Participants first read an explanation of the purpose of the test and instructions on how to type in their responses. Three example items were presented to familiarize them with the task. The example items were presented within the test as a screen-recording which showed participants a model signing a fingerspelled item, followed by the cursor moving to the response box, and the response box being filled in with a typed answer. For each item, the participants would see a video of a single signer against a plain background; a blank text box was presented beneath the video where participants would type their answers and press the enter key to move on to the next item. Participants could not pause the video, and the video was played only once. Participants were instructed to type the word verbatim, and to use number keys to respond to numeric stimuli. Participants had a maximum of 30 seconds to type in their answers and press the enter key or the next item would begin automatically after recording a null response. Item order was randomized for each participant. Figure 7 shows a screenshot of the test demonstration item, showing the signer mid-fingerspelling.

Live screen-shot of ASL FaN-CT Demo item, showing the full-screen video item and the item response box.
Scoring
Responses were coded dichotomously as either matching one of the acceptable key responses (1) or not (0). Several items had more than one possible correct option; for example, on the item fs_FRAMEWORK, responses were marked as correct if participants typed <framework>, <frame-work>, or <frame work>. In addition, any non-blank responses that deviated from the expected key were examined by a human rater, then confirmed in discussion with a researcher. Spelling mistakes—for example, <repitle> instead of <reptile>—were recoded as 1, but in the event that spelling differences created a different word, such as <tend> or <tred> instead of the target fs_TREND, the response was coded as incorrect. For items where only one element of the stimulus was fingerspelled, different semantically plausible translations of the non-fingerspelled element were accepted as correct, regardless of collocative status in English. For example, one term a test-taker entered was <nerve destruction> instead of the intended target, <nerve damage> where only “nerve” was fingerspelled and “damage” was represented as a separate sign which, in other contexts, can be translated as “destruction.” This was coded as correct, whereas if the fingerspelled portion of the target was substituted, this was coded as incorrect. For the item “IP address,” the “IP” portion was fingerspelled, so the response <email address> was coded as incorrect.

Spatial question records
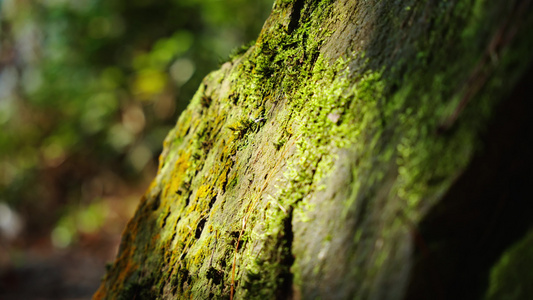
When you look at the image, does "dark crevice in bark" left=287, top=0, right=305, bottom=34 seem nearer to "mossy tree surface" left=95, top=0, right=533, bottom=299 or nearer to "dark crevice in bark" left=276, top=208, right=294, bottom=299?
"mossy tree surface" left=95, top=0, right=533, bottom=299

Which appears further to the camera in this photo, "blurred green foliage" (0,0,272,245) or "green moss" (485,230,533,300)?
"blurred green foliage" (0,0,272,245)

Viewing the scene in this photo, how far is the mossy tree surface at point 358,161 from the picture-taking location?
938 millimetres

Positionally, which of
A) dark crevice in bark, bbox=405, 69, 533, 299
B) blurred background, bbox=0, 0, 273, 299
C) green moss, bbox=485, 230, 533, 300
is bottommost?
green moss, bbox=485, 230, 533, 300

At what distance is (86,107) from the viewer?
8633mm

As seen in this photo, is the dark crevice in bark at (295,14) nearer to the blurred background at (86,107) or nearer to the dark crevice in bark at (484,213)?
the dark crevice in bark at (484,213)

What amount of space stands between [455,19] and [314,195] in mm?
745

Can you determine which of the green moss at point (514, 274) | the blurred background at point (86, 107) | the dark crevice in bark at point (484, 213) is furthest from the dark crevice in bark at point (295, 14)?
the blurred background at point (86, 107)

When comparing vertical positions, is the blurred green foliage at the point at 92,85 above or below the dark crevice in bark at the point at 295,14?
above

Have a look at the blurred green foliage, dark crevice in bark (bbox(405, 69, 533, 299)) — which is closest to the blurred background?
the blurred green foliage

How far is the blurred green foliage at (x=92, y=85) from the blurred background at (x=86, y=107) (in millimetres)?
29

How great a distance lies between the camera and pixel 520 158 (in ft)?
3.11

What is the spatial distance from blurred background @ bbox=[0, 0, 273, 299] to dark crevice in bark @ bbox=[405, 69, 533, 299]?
6.72m

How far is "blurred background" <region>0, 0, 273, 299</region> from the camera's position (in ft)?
25.6

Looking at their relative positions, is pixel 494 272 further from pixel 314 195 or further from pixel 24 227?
pixel 24 227
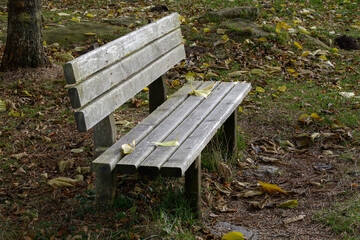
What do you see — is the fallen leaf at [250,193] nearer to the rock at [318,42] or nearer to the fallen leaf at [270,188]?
the fallen leaf at [270,188]

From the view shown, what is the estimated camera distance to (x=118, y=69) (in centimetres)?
331

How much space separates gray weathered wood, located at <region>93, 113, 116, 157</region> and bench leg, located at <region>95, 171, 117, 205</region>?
16cm

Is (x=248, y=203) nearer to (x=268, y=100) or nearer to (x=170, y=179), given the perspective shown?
(x=170, y=179)

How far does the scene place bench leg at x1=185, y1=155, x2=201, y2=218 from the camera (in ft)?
10.1

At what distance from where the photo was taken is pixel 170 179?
11.7 ft

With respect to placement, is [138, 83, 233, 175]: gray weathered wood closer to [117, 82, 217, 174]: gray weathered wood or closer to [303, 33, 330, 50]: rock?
[117, 82, 217, 174]: gray weathered wood

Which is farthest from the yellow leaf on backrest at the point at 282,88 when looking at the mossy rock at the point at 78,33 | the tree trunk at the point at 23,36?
the tree trunk at the point at 23,36

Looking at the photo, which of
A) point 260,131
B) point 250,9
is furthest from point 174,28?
point 250,9

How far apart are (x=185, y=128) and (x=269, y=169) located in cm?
113

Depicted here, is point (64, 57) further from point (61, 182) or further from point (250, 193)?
point (250, 193)

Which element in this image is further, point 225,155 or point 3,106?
point 3,106

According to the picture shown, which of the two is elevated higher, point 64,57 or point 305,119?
point 64,57

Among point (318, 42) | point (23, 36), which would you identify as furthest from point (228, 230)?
Result: point (318, 42)

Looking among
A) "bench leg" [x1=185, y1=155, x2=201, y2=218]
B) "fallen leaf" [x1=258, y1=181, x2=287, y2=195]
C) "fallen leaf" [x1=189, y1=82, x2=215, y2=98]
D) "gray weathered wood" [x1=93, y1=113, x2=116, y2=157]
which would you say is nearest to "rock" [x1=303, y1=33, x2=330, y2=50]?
"fallen leaf" [x1=189, y1=82, x2=215, y2=98]
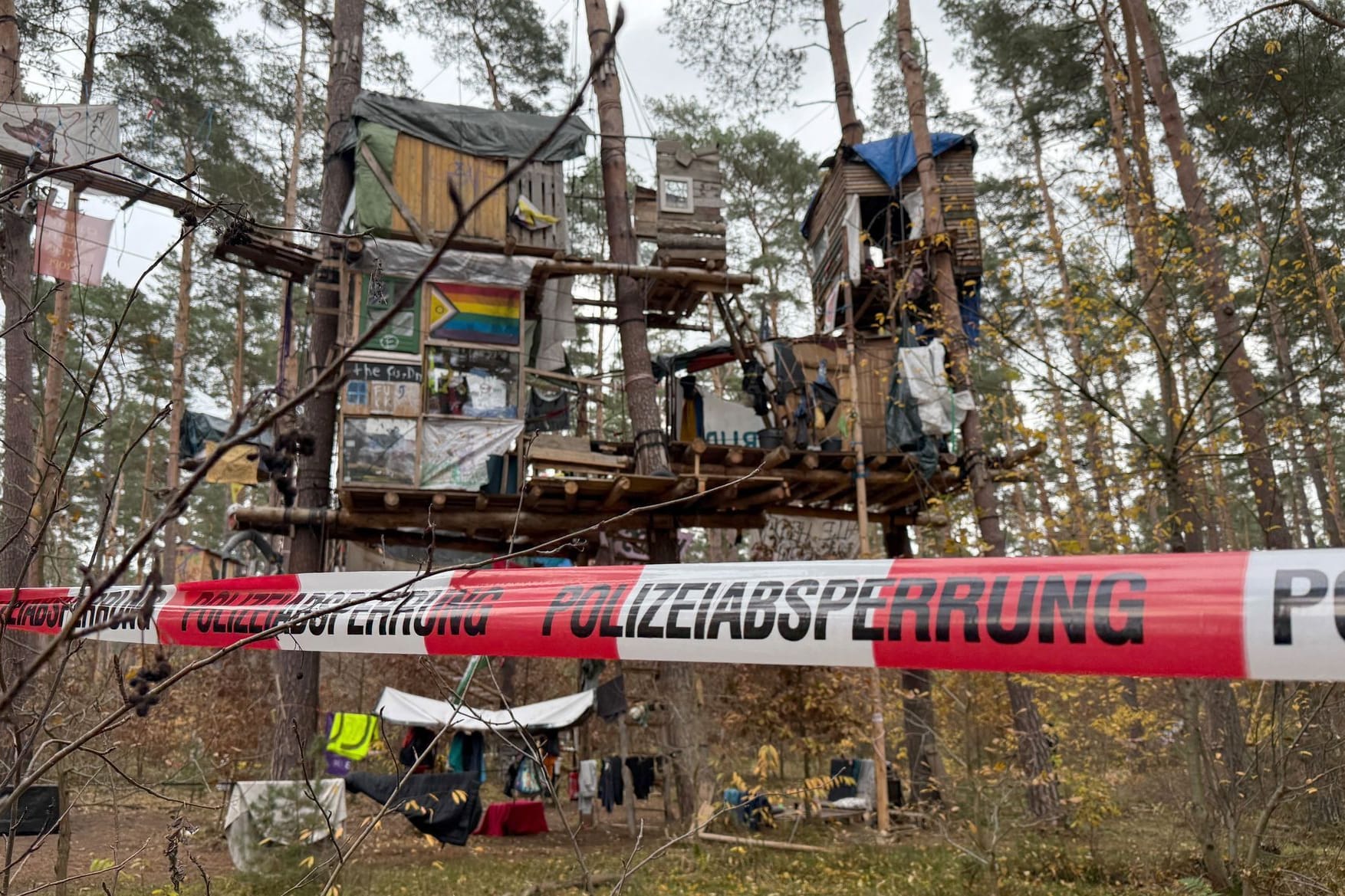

[Given request]: In the fingerspelling test passage, how long did participants have to type an answer before the next item started on its own? The records have nothing to do with this.

[Exercise result]: They had a maximum of 30 seconds.